Comparing Kenoyer’s narrative with Jacobs’ accounts from John B. Hudson and Victoria Howard, two other Grand Ronde Elders, Zenk notes that “Kenoyer’s narrative adds a third perspective on daily life at 19th century Grand Ronde Reservation, one much more attuned to the meeting and inter-penetration of old indigenous practices and beliefs with newly introduced Euro-American influences.”

For instance, Zenk cites Kenoyer remembering a death in the family in which Catholic priest Father Adrien-Joseph Croquet and the Tualatin Tamanawas doctor Shumkhi both appeared.

Kenoyer recalls the event in the book’s second chapter:

“Then they sat in the house.

“One man, a half-woman named Shumkhi, a great Tamanawas doctor, her power was dead-people (Tamanawas).

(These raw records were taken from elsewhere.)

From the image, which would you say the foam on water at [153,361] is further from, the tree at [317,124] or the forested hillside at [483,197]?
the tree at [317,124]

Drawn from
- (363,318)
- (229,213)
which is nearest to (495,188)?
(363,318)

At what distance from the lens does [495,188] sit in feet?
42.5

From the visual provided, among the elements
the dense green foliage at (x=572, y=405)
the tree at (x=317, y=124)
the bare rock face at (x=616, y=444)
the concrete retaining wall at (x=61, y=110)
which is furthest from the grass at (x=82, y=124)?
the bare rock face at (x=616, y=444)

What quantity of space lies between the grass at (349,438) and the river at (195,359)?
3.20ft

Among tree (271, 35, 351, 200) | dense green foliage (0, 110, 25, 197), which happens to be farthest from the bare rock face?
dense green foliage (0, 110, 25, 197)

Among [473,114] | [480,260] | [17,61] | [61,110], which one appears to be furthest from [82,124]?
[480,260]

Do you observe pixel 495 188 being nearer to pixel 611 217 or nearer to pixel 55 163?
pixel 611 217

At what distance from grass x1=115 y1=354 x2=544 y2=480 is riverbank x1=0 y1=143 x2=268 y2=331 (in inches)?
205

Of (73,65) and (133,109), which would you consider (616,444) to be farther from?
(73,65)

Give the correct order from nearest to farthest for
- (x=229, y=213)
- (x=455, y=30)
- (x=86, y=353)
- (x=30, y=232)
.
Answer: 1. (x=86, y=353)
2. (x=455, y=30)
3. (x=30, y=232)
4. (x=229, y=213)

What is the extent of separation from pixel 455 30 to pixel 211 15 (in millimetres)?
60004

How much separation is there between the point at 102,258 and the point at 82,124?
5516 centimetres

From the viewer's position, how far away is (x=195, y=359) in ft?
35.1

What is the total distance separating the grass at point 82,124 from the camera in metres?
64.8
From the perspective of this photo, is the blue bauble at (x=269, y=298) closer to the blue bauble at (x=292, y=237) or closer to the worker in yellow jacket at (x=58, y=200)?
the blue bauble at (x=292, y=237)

“Then she ‘threw’ her song.

“She took five bundles of pitch sticks.

“She took one pitch bundle.

“Then she lit it.

“Then she shook it everywhere in the house.

“She drove away the dead person’s spirit-breath.”

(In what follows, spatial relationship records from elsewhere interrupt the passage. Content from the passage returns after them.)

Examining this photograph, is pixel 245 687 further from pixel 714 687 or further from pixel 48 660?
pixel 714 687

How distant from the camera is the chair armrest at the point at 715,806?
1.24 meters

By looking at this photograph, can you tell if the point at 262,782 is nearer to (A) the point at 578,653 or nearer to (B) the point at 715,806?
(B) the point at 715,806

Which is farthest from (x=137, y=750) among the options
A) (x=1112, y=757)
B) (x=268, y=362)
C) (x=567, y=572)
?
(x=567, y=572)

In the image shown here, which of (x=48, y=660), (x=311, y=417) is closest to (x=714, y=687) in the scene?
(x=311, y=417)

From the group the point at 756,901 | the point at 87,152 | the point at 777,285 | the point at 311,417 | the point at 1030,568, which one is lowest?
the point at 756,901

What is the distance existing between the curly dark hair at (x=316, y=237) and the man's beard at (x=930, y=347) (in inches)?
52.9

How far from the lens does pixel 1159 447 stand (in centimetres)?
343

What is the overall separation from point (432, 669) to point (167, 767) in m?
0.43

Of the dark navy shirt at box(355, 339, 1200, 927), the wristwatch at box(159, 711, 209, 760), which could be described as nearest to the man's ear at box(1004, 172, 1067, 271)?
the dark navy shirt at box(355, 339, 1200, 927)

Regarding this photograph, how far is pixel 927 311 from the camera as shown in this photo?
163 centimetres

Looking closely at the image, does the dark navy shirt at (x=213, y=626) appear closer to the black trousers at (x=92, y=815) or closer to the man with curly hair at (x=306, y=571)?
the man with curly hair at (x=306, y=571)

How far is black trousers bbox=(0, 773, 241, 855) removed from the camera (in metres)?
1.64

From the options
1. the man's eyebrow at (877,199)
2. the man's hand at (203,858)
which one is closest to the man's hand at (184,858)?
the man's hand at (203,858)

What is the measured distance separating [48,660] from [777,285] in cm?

Kenoyer and his younger sister were the only children out of perhaps 10 who reached adulthood. He moved away from Grand Ronde and boarded at Chemawa Indian School in Salem around the time his father died and eventually received an allotment in Grand Ronde in 1891.

He had two families in Grand Ronde. He had two boys and two stepchildren, all of whom died young. Sometime before 1914, he left Grand Ronde after the death of his second wife, ending up at the Yakama Reservation in Washington state.

He died, taking an indigenous language with him, on Jan. 16, 1937, at the town of Harrah, Yakama Reservation, from influenza.

Zenk said during the summit that the lack of knowledge about Kenoyer’s adulthood leaves him a “man of mystery.” “We don’t have much on Kenoyer … the man,” he said.

However, Kenoyer the Reservation child has been preserved, Beckham said in the book’s foreword.

“The autobiography of Louis Kenoyer is in a class of its own,” writes Beckham, Pamplin professor of History-emeritus at Lewis & Clark College. “It is one of the rare first-person narratives by a Native American discussing life on an Oregon Reservation. This volume rescues from obscurity the story of his life, conditions on the Grand Ronde Reservation, and, for the first time, completes the translation of his narrative from the Tualatin dialect of Northern Kalapuya into English.

“It is Kenoyer’s story recounted in the traditional narrative style of the Tualatin speakers of the northern Willamette Valley. The account covers the 1870s to the 1880s and provides a heretofore unavailable record of the forced acculturation and transformation of Oregon Indians from their traditional fishing, hunting and gathering cultures into sedentary agrarians speaking English and worshipping the deity of their conquerors.”